> [To do] The answer must be every line below that contains the string "common".
──────────────────────────────
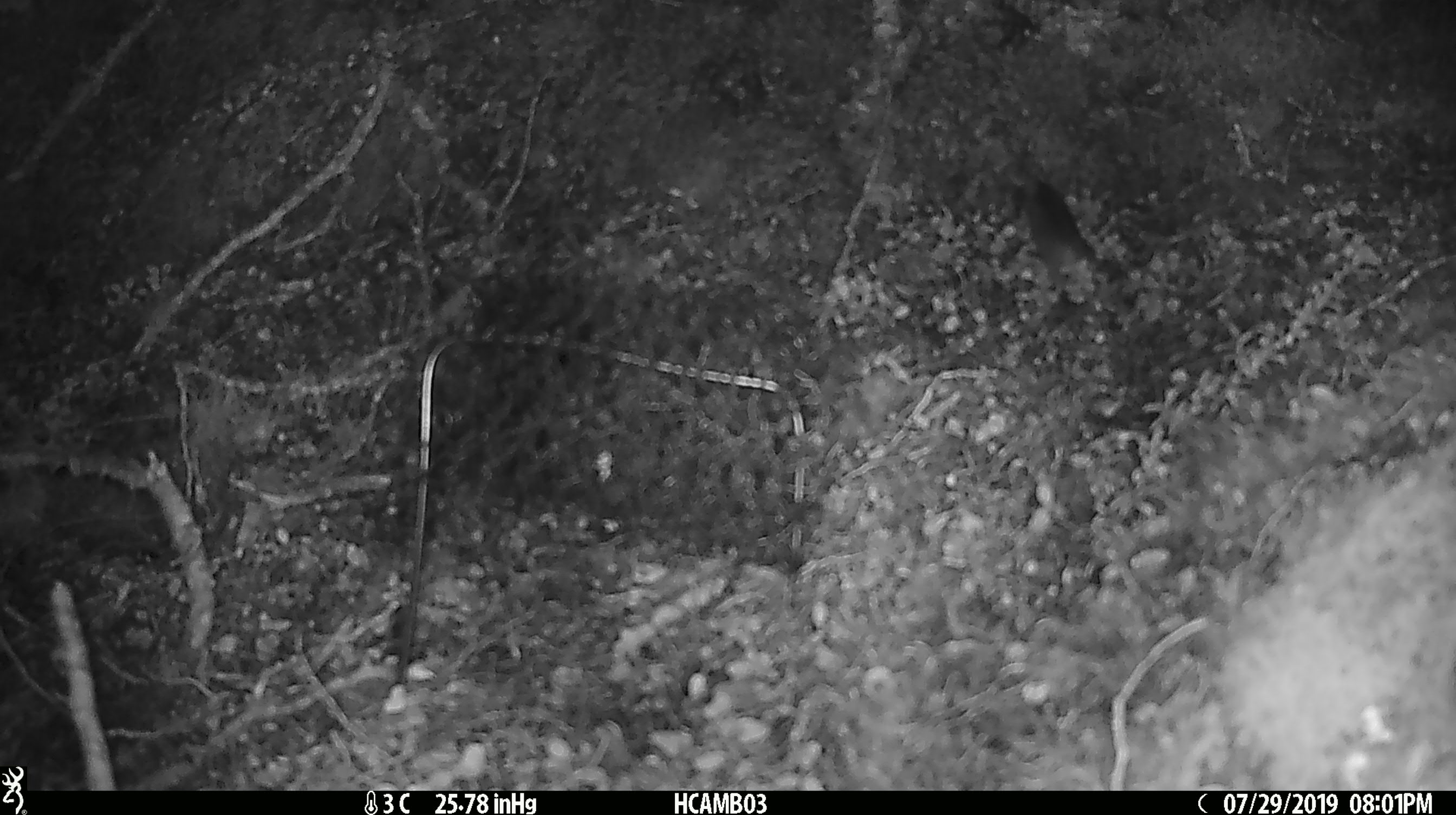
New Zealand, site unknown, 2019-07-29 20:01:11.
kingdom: Animalia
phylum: Chordata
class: Mammalia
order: Rodentia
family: Muridae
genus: Mus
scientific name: Mus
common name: mouse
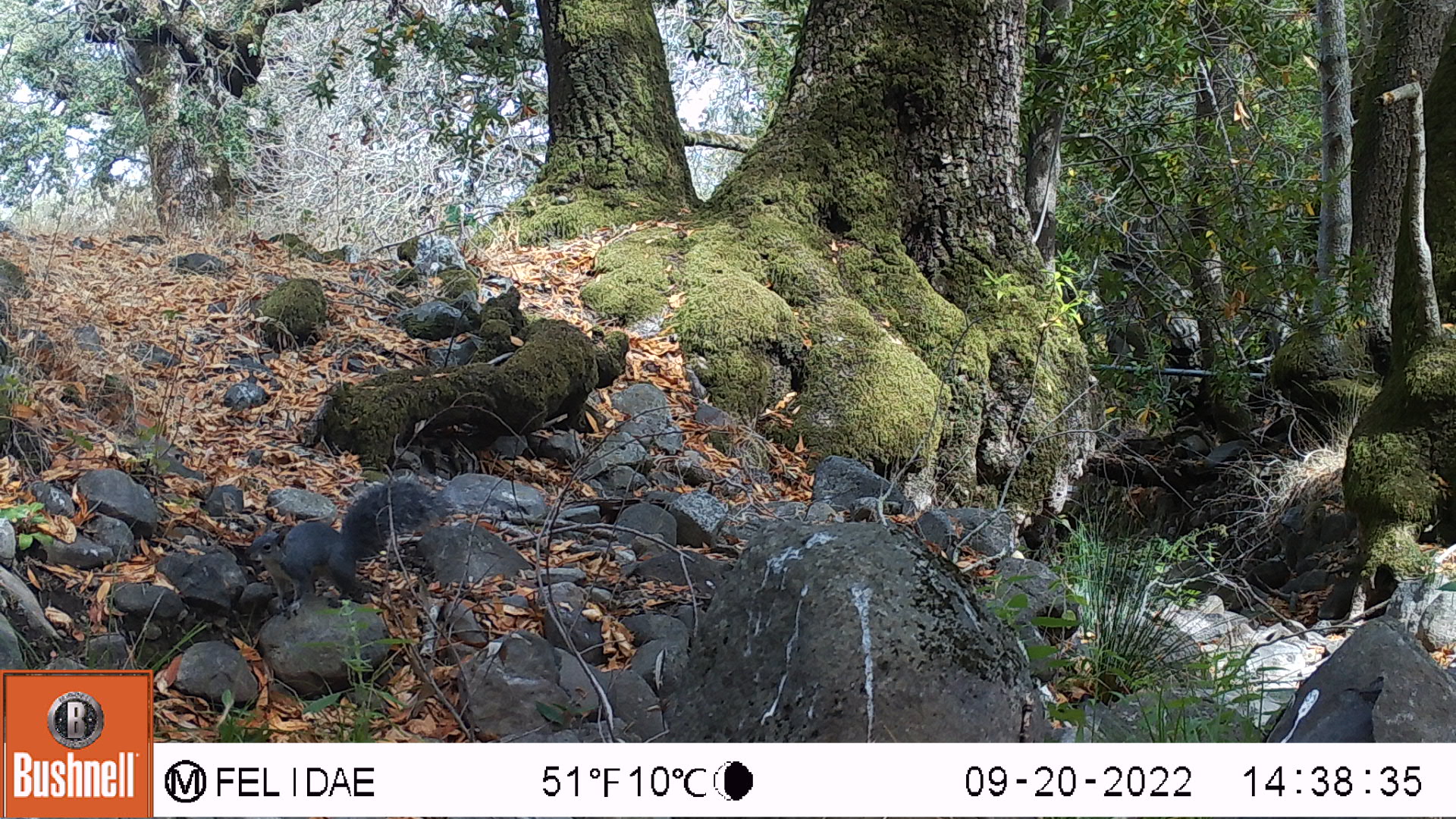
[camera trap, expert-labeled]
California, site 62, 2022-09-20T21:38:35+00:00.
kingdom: Animalia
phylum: Chordata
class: Mammalia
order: Rodentia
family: Sciuridae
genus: Sciurus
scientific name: Sciurus griseus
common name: western gray squirrel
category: western grey squirrel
Western grey squirrel (western gray squirrel) (Sciurus griseus).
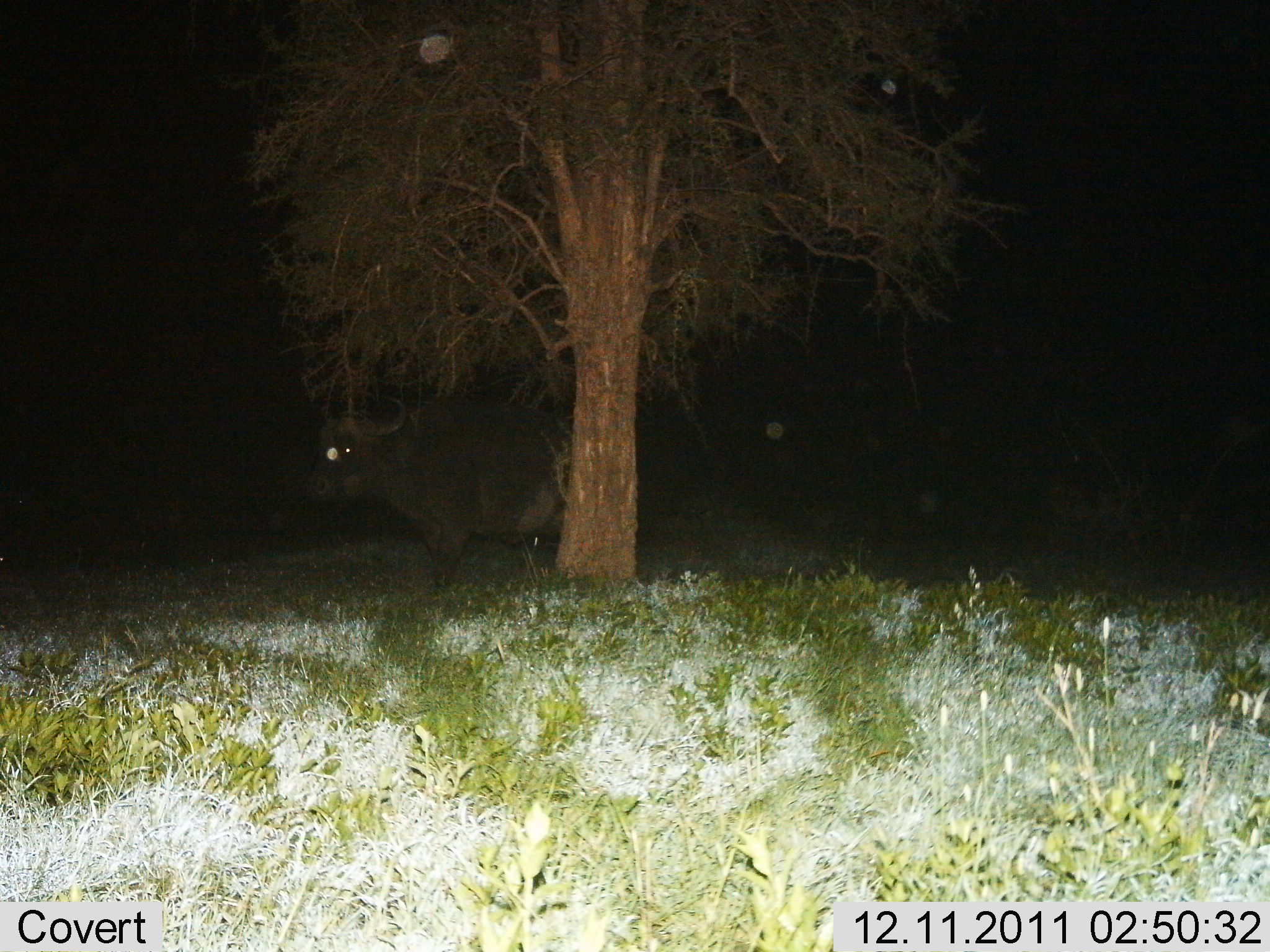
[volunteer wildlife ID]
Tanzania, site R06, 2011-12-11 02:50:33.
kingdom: Animalia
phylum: Chordata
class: Mammalia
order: Artiodactyla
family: Bovidae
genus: Syncerus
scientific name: Syncerus caffer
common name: cape buffalo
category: buffalo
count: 1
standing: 92%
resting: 8%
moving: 0%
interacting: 0%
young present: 0%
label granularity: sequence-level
──────────────────────────────
> [Output for this exercise]
common name: mouse
common name: western gray squirrel
common name: cape buffalo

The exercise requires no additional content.